I need to start with a clarification for yesterday's post. K did not actually say that I looked like a child molester. I've been picking at her about it because in her earnestness to assure me that my haircut was fine, she ended up making it sound like she was agreeing with me. She was a little upset with me this morning when she read the post. I'm not sure why. It's I who end up sounding like a loser in that post, not her. I still stand by what I said about Mickey, though, but only because he hasn't complained yet.
About a month ago, I had a fairly solid plan with what I was going to do with two of my next seven days. I was going to go backpacking either solo or with Mickey on the Florida Trail where it passes through the Juniper Prairie Wilderness. When it became pretty clear that Mickey wasn't going, I ran the idea past K to see if she would be interested in going with me. She actually was enthusiastic, and we even went so far as to get her some bare minimum gear. I'm not making her take a full-size pack, so I planned for me to take most of our larger items in my large pack and give her a smaller backpack for the stuff that wouldn't fit in mine. We found a really good deal at REI for a day pack that was on clearance, so she has a pack designed for hiking instead of my trusty old LL Bean pack. The old green LL Bean held up to six years of heavy academic usage in high school and college as well as being my regular luggage for the five years since I graduated college. It's an excellent backpack, but not exactly designed for hiking. K will be much more comfortable with the new pack.

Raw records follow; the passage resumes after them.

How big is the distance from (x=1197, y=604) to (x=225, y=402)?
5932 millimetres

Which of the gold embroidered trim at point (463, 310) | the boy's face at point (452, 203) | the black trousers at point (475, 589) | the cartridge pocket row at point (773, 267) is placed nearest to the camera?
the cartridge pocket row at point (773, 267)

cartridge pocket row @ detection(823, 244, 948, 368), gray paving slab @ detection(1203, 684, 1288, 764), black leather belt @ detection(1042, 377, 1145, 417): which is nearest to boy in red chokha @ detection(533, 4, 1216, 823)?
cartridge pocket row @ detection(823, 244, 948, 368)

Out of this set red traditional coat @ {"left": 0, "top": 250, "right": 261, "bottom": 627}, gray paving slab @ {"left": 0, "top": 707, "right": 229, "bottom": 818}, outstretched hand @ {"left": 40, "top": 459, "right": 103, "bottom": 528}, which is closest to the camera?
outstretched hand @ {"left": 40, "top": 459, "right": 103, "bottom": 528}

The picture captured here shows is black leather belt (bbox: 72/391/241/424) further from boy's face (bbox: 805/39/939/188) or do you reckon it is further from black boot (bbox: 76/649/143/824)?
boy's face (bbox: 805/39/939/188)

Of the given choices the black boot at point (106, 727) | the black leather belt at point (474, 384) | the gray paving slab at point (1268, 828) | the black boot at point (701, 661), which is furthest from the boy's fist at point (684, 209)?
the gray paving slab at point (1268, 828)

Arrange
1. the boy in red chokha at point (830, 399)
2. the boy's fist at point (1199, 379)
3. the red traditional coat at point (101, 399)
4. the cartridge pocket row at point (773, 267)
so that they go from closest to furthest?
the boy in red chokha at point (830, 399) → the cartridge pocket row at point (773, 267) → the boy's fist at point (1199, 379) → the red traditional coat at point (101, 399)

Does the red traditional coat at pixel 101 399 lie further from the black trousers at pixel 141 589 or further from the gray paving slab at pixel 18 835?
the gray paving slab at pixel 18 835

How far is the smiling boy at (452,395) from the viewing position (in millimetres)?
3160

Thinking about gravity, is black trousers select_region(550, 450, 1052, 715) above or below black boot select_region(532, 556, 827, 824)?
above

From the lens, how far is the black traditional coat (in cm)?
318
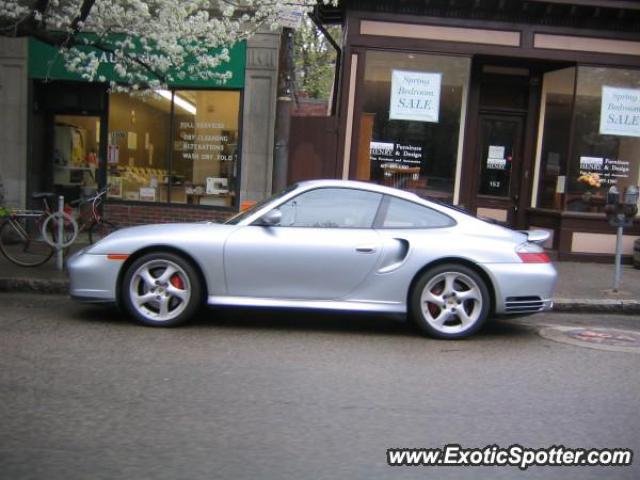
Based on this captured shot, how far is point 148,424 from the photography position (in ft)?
12.4

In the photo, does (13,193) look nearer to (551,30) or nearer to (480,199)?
(480,199)

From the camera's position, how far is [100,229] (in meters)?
10.5

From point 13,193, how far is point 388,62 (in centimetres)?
729

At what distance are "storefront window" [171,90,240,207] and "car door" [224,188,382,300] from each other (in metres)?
6.15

It wasn't until today that my plans got thrown for a loop. My mom mentioned that she and my dad were going to go camping at Pine Mountain on the days K and I had planned on backpacking (and needing them to keep E). I made the mistake of mentioning that there's a 30-mile trail at Pine Mountain and all of the sudden, my plans were changed to backpacking that trail instead. Normally, I wouldn't have an issue with that, except that I've been planning my Florida trip for weeks now and had gotten a little attached to the idea. After a while, I grew to accept the idea. After all, it would make it easier for my parents to keep E and I started to realize that to do the Juniper Prairie right, K and I would either need to leave home before 7 a.m. on the first day of our hike or have to ask my parents to babysit for two nights so we could drive down the night before.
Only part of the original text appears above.